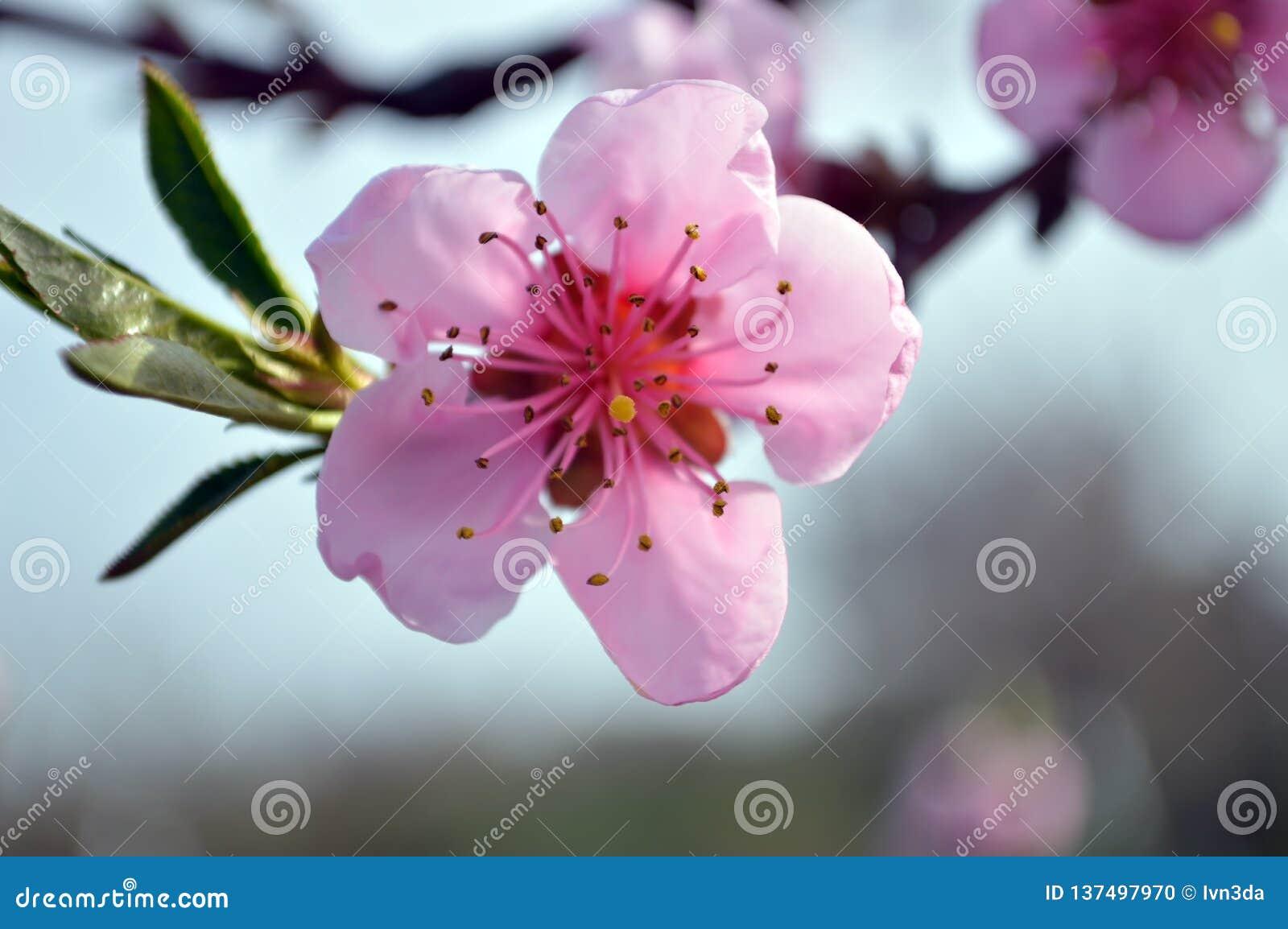 Cierre rosado floreciente hermoso de la flor del melocotón para arriba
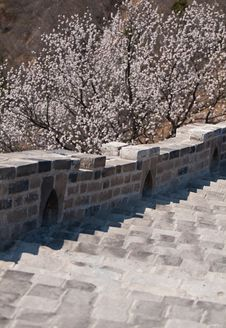 Free Great Wall, China Royalty Free Stock Images - 19209989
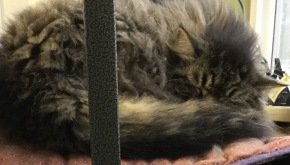Update on the late cat Jack…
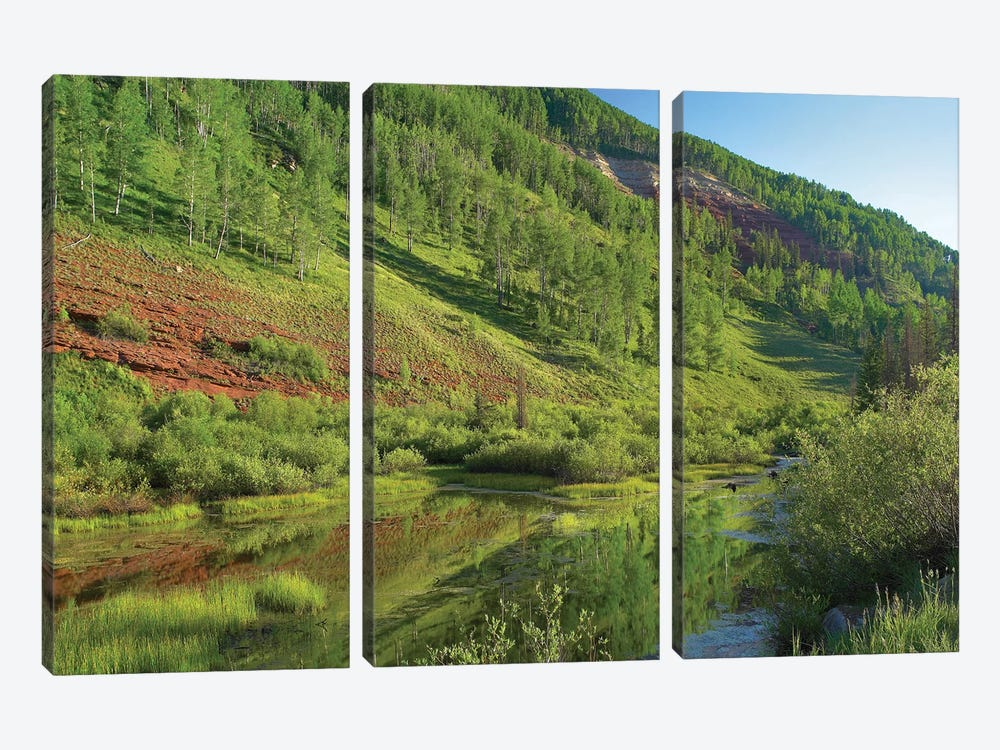 Rico Mountains And Dolores River Backwaters, Colorado by Tim Fitzharris 3-piece Canvas Art Print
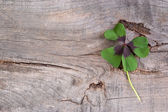 Happiness with shamrock — Stockfoto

### PROBLEM DETAILS
Write the material out again exactly. Do not include the pictures.

### RESPONSE AREA
 Cierre rosado floreciente hermoso de la flor del melocotón para arriba
 Free Great Wall, China Royalty Free Stock Images - 19209989
Update on the late cat Jack…
 Rico Mountains And Dolores River Backwaters, Colorado by Tim Fitzharris 3-piece Canvas Art Print
 Happiness with shamrock — Stockfoto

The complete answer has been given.